Categories: Press Release

Salem is a name that’s long been synonymous with Halloween, not to mention the supernatural arts, thanks to the notorious witch trials of 1692. The Trials sent a wave of hysteria through the community instilling fear and suspicion, followed by a cull of 19 so-called witches, with over 200 people accused of practicing witchcraft in colonial Massachusetts.

While the fear has faded over the centuries, fascination with that disturbing era in US history continues, and Salem has become a popular visitor destination for people from around the world fascinated by the supernatural arts. But where do the people of Salem go when they want to enjoy a really good scare? To Derry of course, where over 100,000 people gather each year for Europe’s biggest Halloween festival.

Joining the celebrations this year will be a small group of Salem residents, who have made the journey to Ireland, to explore the connections between the two cities, and their unique affinity with the ancient festival of Samhain.
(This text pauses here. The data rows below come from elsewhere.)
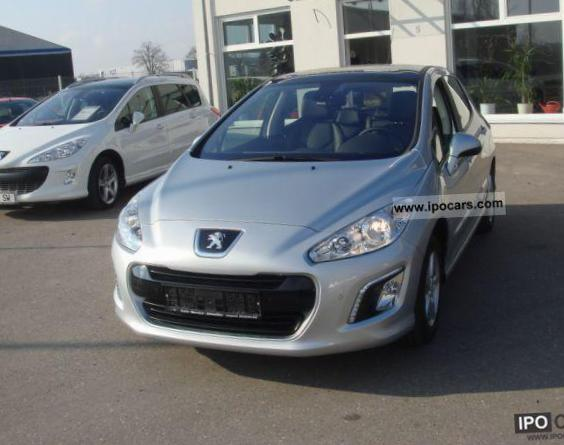 308 SW Peugeot review 2012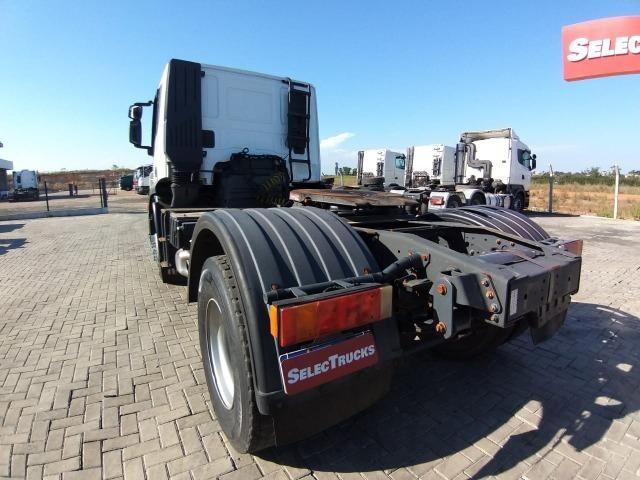 Iveco Stralis 330 - Selectrucks - Foto 14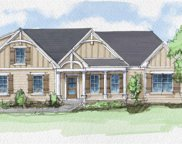 507 Rustic Outland Drive, Simpsonville image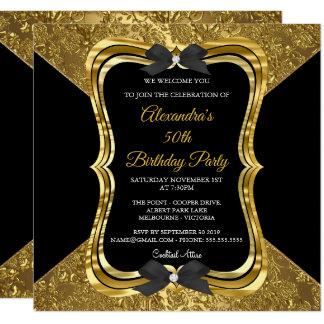 Svart för födelsedagsfest för elegant 50th guld- fyrkantigt 13,3 cm inbjudningskort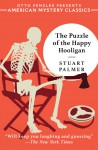The Puzzle of the Happy Hooligan - Stuart Palmer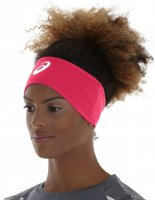 Повязка Asics Winter Headband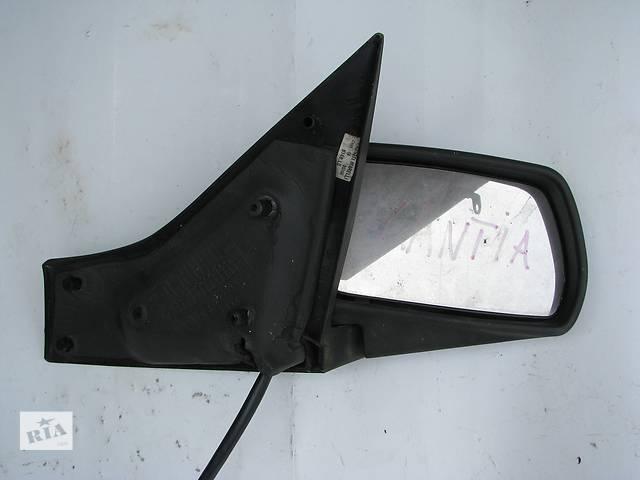 купить бу Б/у зеркало заднего вида боковое Citroen Xantia в Броварах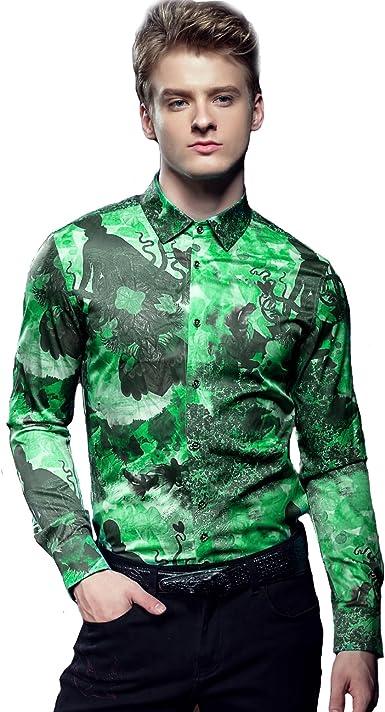 FANZHUAN Camisa De Hombre Manga Larga Fashion Estampada Flores Slim Fit Non Iron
Mario Marz is a high priest and psychic who runs his own psychic academy, and is one of the group travelling to Derry. He’s also a member of the famous Cabot Coven – followers of the writer and self-professed witchcraft high priestess Laurie Cabot. Cabot founded the Cabot Tradition of the Science of Witchcraft and the Witches' League for Public Awareness to defend the civil rights of witches everywhere. Known as the ‘Official Witch of Salem’ Cabot is an ordained High Priestess descended from Celtic ancestry, and is also a popular lecturer and teacher who has spoken on spiritual well-being and Celtic Witch mythology at several US Colleges. Mario is convinced that the coven’s origins extend back to Celtic times, and that Ireland is a deeply spiritual place where the roots of magic and witchcraft lie.

“My wife has family from Derry which is part of the reason for the trip, and we love the city,” he explained. “We are thrilled to be visiting during Halloween. Obviously we have our own celebrations in Salem, where we have the Haunted Happenings Parade, which draws pretty big crowds, but this is the biggest festival in Europe and we are so looking forward to it. It’s an honour to celebrate the feast in Ireland, and there’s something pretty special about Derry.”

Witches these days are no longer bound by gender stereotypes, and Mario is happy to call himself a Witch – or Warlock if preferred. And speaking before he flew in to Dublin – by plane, not broomstick - he was keen to dispel some of the Hocus Pocus about witches as a community.

“Witches feel a great affinity with Ireland and our coven has Celtic roots,” he explained. “We even have our own official tartan due to our links with Scotland as well. I don’t know if people are aware that there are seven vortexes in Ireland, so we are very much drawn to the energy here.

“It’s also incredibly beautiful and we feel very connected to the land in the same way that the Celtic tribes would have been. We follow the wheel of the year which follows the harvest in the same way that your ancestors in Ireland would have. We believe we all have responsibilities to the earth, and also to the wider community.”

After centuries of bad press, people may not be aware that witches are extremely active in supporting local charities and helping others, as Mario also revealed. “We’re really passionate about helping others and giving back to the community. We help organise food drives and Laurie herself started an annual toy drive every year for local hospitals and those in need for decades now.

“If you think about it, witches have always used their powers to help people, whether through clairvoyance or as midwives or herbologists. They were the shamans of their towns and villages. It’s such a shame that their work led to them being demonised over the years and this idea of them being ugly women with warts, so they became outcasts. Really the men in these communities did not like the idea of women being in such powerful positions of trust and knowledge where they were helping to treat illnesses and sharing their wisdom.

“Being a witch is more of a calling – we don’t advertise or recruit people. We share in a benevolent belief in grace – whether that’s God or the universe, there’s not much difference. Our community is growing and lots of people practice witchcraft but are maybe not doing it publicly. It’s just a return to the old ways, to doing things naturally again.”

So will Mario be donning his pointy hat for Tuesday night’s Carnival Parade? “I’m not averse to a pointy hat,” he laughs. “But I’m better known for my trademark black fedora. I will probably be wearing all black, and maybe a cape. We do sometimes wear ritual robes so I might wear one of those. But I just can’t wait to join all the community groups who have been working with the North West Carnival Initiative for the celebrations.

“Samhain is our New Year, when the veil is at its thinnest between the two worlds, and it’s a time to connect, especially with people we have lost. But it’s also a time to connect with family and friends, so we are looking forward to joining with the people in Derry to celebrate and give thanks.”

You can join Mario at the Derry Halloween Carnival Parade on Halloween night from 7pm, followed by a dazzling drone display at 8.15pm and some fabulous fireworks over the Foyle at 8.30pm.